I am of mixed mind about what COVID has done to my and my family’s feelings. I know that we have gone over a year without seeing one another (that would be specifically Kim and I and my kids). Of course, we need to leaven that with the realization that as retirees that have moved to warmer climes, we would have seen one another less in any case. Then again, at our age, every opportunity to see one another has more inherent value to us all. We have FaceTime and Zoom after all. If asked, I would say that I am more, not less, connected to my children’s lives than I was when we were in lower Manhattan. That may be a feel-good rationalization, but I honestly believe it to be true. Nevertheless, there is an intangible and somewhat hard to express loss of the physical contact (the hugs) that almost everyone puts at the top of their “things I miss” list these days. The upside for all of us is that we have now been forced to recognize the high value we all really do place on our relationships. It outweighs all else…by a lot. That is a distinct positive that COVID has given to our emotional well-being.

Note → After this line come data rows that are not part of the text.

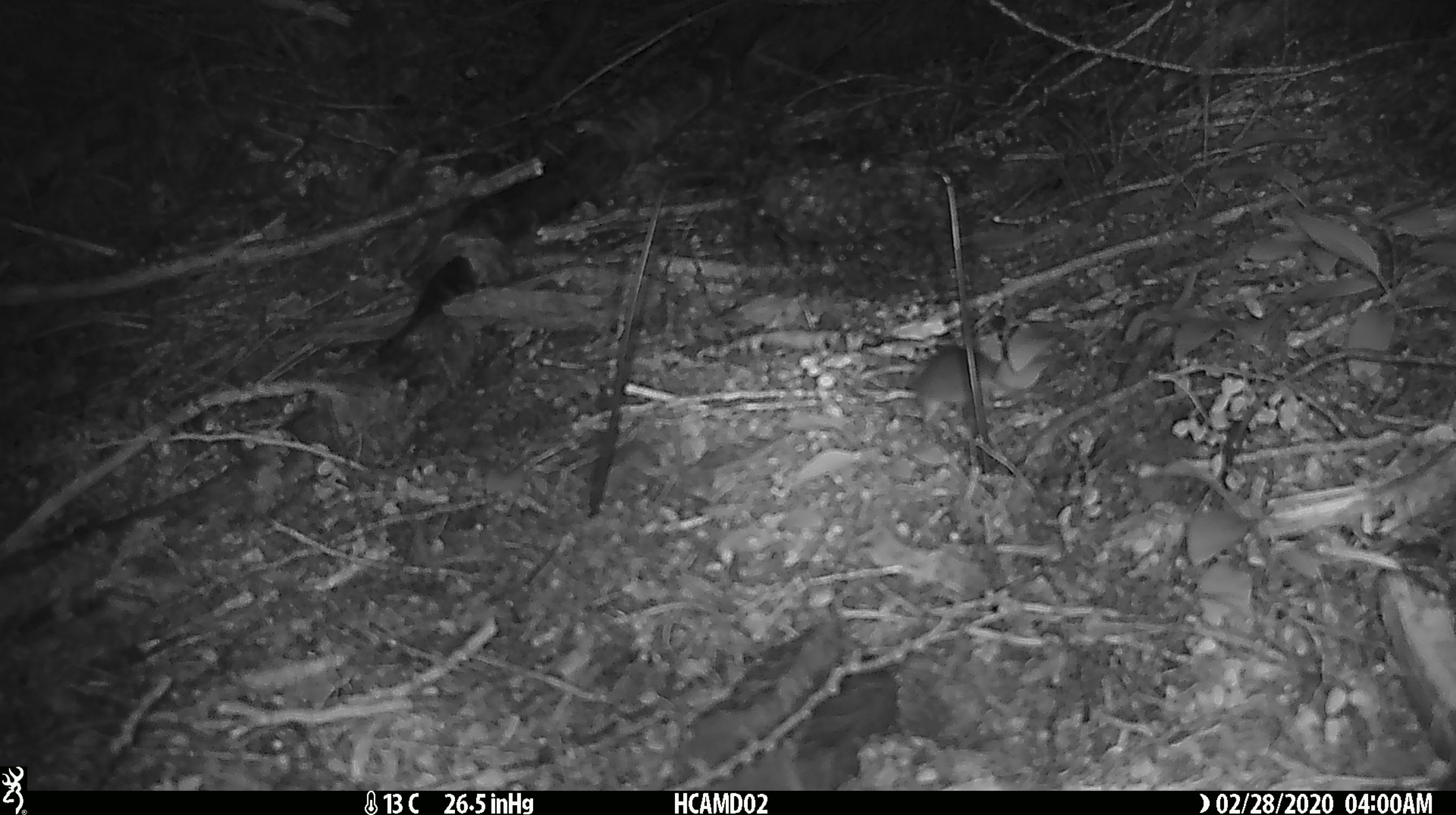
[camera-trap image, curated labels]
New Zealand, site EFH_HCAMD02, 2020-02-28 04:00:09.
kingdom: Animalia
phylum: Chordata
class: Mammalia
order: Rodentia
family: Muridae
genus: Mus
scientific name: Mus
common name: mouse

I am reminded of the line by the grandmother in the Steve Martin movie Parenthood. During the worst of moments in Martin’s family life, she tells Martin that when she was a girl she liked the roller coaster ride. She preferred it by saying, “You know, it was just so interesting to me that a ride could make me so frightened, so scared, so sick, so excited, and so thrilled all together! Some didn’t like it. They went on the merry-go-round. That just goes around. Nothing. I like the roller coaster. You get more out of it.” Getting more out of life might be a matter of dealing with the frightening, the scary, and the sickening, just for the benefit of getting more out of it. That may be what emodiversity has to offer.

I have often noted that my liberal tendencies center around the notion that we need to level the economic playing field so that a larger portion of those 7.8 billion feel they have something to lose by being moved to anarchy. To know you have something to lose there are two critically important elements of the equation. You have to actually have something worthy of being concerned about losing. You also need to understand at a visceral level that you are not beyond losing it, no matter who you are. We must all be bound together with one another by the realization that none of us want to lose those things that we value, our families, our livelihood, our lives. Those are the common elements that, when adversity reminds us, we all value the most. We should all be lucky enough to become emodiverse.